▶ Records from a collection
◇ ◇ ◇ ◇ ◇ ◇ ◇
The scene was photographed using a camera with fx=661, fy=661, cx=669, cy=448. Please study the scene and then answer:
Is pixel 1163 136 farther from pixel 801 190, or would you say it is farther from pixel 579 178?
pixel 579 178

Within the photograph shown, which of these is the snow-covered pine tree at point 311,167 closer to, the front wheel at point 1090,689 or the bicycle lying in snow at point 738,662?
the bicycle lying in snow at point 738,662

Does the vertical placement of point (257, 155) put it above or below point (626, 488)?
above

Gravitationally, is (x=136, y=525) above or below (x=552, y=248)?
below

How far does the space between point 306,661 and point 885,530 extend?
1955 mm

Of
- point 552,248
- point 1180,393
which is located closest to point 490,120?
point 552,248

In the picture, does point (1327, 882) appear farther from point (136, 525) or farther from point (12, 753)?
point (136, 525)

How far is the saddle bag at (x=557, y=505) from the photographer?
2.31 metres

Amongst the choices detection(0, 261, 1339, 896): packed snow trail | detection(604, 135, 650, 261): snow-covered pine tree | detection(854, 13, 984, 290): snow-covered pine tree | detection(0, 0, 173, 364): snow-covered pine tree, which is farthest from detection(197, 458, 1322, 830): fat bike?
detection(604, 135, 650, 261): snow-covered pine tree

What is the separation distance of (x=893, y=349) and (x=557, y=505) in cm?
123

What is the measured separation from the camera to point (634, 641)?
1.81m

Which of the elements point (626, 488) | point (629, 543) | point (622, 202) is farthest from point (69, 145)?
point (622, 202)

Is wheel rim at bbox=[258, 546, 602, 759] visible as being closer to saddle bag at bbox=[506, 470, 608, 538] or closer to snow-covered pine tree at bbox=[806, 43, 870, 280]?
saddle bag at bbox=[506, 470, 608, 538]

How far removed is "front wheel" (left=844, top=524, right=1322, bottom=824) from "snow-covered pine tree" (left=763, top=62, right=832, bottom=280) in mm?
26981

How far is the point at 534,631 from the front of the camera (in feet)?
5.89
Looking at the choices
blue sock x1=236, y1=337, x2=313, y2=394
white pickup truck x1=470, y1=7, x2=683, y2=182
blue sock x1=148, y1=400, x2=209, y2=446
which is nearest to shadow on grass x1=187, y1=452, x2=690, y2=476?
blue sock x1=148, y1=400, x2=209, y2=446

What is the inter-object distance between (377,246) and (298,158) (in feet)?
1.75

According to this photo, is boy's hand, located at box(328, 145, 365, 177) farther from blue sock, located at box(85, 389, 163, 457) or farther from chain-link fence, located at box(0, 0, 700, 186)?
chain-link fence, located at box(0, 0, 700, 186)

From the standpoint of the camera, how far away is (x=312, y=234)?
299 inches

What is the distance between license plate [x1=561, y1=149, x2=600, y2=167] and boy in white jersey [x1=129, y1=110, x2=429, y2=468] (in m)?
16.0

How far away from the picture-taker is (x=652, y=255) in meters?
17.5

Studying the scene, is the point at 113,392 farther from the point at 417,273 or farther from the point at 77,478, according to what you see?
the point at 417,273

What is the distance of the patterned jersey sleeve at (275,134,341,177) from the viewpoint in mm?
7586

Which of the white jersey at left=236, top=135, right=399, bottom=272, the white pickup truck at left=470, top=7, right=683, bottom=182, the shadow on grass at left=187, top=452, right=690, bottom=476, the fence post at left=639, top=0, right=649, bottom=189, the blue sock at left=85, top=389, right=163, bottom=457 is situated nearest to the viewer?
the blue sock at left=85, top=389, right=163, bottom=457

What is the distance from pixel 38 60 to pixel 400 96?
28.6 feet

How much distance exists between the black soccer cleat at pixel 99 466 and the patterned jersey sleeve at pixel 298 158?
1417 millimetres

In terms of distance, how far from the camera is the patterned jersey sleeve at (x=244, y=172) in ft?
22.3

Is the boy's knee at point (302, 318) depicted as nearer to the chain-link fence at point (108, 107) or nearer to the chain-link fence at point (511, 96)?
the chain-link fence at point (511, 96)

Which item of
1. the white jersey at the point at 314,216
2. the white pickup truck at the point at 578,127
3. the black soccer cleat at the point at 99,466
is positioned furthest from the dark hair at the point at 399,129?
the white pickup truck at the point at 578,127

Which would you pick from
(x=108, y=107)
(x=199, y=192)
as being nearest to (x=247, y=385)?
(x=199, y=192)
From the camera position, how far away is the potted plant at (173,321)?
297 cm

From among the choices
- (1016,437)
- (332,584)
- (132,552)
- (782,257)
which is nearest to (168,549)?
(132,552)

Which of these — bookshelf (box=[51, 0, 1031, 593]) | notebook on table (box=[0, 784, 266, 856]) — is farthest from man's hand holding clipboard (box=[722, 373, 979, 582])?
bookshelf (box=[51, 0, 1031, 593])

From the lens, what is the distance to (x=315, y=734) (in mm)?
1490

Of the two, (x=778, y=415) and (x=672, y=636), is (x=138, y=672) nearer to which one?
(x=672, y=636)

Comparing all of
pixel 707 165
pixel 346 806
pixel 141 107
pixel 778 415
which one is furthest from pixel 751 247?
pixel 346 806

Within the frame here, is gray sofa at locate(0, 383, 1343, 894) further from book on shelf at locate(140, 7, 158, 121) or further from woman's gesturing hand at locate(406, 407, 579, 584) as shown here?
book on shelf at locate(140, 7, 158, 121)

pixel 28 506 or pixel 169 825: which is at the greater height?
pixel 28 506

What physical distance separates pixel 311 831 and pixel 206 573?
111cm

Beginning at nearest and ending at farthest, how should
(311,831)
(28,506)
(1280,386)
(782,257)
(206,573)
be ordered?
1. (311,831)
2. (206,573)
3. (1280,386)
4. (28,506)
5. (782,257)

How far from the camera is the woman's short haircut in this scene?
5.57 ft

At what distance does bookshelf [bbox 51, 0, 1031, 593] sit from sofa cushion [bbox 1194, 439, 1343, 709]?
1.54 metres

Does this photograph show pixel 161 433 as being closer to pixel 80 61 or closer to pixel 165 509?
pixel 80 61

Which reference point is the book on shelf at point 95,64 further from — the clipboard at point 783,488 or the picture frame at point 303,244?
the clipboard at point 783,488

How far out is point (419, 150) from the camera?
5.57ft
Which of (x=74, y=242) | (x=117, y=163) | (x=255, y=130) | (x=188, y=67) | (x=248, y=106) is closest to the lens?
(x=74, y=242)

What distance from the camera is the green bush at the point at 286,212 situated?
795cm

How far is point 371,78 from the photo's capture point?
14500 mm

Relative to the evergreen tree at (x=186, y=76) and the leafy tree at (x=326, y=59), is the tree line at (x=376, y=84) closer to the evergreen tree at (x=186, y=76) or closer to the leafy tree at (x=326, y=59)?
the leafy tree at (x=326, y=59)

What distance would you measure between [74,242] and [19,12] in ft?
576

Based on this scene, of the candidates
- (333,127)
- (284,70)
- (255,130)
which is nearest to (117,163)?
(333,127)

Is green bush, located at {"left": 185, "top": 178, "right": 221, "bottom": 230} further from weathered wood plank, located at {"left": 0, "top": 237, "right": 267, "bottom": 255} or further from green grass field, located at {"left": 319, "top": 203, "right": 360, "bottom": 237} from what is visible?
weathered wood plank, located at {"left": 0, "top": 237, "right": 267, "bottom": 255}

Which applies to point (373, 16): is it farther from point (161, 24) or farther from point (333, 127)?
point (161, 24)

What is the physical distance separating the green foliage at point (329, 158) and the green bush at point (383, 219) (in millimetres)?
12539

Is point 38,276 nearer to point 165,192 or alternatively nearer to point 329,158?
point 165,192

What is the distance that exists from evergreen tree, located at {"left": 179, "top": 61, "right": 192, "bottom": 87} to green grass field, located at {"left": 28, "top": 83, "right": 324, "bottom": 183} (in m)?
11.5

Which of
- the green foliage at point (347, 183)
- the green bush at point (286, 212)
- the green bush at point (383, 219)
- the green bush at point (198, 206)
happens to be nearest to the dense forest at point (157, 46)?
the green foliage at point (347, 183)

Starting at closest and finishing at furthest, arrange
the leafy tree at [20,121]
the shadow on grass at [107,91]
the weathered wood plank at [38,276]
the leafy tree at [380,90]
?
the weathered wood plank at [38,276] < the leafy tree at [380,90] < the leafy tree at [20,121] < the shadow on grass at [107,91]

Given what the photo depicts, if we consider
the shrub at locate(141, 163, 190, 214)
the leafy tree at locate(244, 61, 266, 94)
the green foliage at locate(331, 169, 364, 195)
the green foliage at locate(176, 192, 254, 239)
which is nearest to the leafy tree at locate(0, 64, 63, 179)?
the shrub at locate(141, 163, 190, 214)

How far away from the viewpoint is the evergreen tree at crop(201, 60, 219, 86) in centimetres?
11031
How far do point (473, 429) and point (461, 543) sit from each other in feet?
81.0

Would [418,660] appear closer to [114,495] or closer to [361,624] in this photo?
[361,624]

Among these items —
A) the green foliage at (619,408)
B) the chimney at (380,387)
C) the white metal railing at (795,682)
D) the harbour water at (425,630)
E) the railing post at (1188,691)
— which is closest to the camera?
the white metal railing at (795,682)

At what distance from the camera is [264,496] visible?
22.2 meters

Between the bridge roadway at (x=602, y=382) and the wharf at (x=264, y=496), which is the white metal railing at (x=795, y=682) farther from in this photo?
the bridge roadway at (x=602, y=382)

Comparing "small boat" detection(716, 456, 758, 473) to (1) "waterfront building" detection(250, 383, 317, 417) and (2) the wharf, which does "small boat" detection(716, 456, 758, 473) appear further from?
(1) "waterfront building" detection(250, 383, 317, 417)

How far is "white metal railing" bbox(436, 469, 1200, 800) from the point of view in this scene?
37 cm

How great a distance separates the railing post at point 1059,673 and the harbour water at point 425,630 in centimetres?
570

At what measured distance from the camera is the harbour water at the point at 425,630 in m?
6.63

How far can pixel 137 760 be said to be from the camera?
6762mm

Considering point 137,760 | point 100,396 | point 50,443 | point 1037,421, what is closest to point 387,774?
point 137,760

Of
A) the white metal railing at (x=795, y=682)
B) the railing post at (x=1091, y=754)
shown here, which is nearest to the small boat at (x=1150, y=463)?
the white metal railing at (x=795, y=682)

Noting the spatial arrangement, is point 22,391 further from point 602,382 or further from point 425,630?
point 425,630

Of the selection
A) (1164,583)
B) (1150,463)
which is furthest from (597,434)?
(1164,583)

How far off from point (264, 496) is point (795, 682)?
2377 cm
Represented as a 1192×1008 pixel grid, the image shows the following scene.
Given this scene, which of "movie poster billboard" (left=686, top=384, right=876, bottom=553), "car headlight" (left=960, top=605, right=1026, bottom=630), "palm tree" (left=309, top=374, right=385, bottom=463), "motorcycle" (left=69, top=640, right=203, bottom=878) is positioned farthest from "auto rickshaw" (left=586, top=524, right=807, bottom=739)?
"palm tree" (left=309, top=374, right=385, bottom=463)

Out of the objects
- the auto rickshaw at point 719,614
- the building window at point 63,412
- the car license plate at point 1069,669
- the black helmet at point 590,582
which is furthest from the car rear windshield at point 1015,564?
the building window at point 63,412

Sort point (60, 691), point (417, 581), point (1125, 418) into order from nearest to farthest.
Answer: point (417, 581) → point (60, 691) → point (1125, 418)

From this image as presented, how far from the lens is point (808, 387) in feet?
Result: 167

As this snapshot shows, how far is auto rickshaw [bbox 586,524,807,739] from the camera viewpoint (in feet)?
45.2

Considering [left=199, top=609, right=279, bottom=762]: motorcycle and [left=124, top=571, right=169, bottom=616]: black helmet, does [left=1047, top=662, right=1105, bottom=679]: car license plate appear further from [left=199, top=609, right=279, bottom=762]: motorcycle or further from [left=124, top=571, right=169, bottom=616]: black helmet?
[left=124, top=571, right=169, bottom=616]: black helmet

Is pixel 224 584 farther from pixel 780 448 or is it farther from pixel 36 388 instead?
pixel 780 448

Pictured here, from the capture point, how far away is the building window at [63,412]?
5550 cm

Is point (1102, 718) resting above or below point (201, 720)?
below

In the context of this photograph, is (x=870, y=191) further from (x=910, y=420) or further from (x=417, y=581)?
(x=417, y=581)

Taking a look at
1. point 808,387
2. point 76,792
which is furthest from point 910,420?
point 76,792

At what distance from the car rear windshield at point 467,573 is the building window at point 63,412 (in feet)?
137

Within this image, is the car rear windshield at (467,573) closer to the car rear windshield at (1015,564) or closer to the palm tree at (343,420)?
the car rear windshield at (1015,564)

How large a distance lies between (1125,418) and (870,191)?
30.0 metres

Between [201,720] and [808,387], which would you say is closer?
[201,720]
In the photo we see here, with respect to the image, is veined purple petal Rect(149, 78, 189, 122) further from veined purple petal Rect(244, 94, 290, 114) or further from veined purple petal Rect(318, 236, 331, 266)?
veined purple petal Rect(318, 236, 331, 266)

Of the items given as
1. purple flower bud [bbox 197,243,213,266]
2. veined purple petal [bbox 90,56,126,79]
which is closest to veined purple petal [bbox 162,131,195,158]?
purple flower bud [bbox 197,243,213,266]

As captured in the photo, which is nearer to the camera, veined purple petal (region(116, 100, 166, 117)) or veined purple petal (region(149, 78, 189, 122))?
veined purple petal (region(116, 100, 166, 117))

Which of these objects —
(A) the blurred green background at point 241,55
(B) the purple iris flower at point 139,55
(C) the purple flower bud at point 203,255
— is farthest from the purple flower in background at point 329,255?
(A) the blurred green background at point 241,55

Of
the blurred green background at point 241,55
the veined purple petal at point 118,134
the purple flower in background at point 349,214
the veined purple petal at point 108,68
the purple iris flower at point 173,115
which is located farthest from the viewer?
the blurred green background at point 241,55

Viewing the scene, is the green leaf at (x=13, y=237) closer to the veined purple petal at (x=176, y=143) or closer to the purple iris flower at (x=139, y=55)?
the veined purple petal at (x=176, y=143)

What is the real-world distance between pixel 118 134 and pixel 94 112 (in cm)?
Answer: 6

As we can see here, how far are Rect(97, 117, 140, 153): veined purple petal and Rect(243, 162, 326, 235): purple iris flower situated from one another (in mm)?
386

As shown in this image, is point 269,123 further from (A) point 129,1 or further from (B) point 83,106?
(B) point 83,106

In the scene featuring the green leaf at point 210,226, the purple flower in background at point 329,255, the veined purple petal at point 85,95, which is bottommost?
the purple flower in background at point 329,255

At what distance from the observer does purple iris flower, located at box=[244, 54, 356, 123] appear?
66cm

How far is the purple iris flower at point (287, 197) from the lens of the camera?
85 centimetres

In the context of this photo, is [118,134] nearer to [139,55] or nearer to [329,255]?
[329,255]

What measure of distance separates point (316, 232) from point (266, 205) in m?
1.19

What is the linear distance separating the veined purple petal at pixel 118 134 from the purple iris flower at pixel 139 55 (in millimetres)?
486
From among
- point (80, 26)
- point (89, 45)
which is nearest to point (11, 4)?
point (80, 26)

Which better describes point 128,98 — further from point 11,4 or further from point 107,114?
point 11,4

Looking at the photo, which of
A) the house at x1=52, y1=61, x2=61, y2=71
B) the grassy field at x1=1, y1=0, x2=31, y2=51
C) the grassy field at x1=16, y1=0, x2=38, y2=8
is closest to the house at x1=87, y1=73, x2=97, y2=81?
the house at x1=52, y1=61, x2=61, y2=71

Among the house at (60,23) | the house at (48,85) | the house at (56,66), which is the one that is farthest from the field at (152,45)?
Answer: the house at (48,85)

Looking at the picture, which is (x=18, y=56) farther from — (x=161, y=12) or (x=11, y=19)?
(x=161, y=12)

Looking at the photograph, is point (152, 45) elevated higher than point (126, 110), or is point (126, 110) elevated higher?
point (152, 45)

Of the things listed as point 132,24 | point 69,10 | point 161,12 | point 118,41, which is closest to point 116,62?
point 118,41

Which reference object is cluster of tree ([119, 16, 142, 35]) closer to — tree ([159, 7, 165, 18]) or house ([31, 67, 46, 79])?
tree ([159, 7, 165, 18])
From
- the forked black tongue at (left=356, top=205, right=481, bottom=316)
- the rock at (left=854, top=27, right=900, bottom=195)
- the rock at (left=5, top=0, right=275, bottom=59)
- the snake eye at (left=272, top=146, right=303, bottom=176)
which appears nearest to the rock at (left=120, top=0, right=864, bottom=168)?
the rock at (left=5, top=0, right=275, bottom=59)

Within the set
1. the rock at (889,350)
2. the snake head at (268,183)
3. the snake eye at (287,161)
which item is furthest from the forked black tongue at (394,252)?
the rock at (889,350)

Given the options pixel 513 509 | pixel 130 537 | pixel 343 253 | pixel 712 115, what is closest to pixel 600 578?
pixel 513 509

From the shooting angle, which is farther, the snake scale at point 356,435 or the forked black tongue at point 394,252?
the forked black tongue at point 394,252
◇ ◇ ◇ ◇ ◇ ◇ ◇
Can you rewrite the rows from the line with "As we can see" to the line with "85 centimetres", replacing "purple iris flower" with "violet iris flower" and leaving everything else unchanged?

As we can see here, how far are Rect(97, 117, 140, 153): veined purple petal and Rect(243, 162, 326, 235): violet iris flower situated from one another (in mm)?
386

As shown in this image, is point 269,123 further from (A) point 129,1 or further from (B) point 83,106?
(B) point 83,106

In the scene featuring the green leaf at point 210,226, the purple flower in background at point 329,255, the veined purple petal at point 85,95, which is bottommost?
the purple flower in background at point 329,255

At what distance from the observer does violet iris flower, located at box=[244, 54, 356, 123] appear?
66cm

How far is the violet iris flower at point (287, 197) from the lens of the camera?
85 centimetres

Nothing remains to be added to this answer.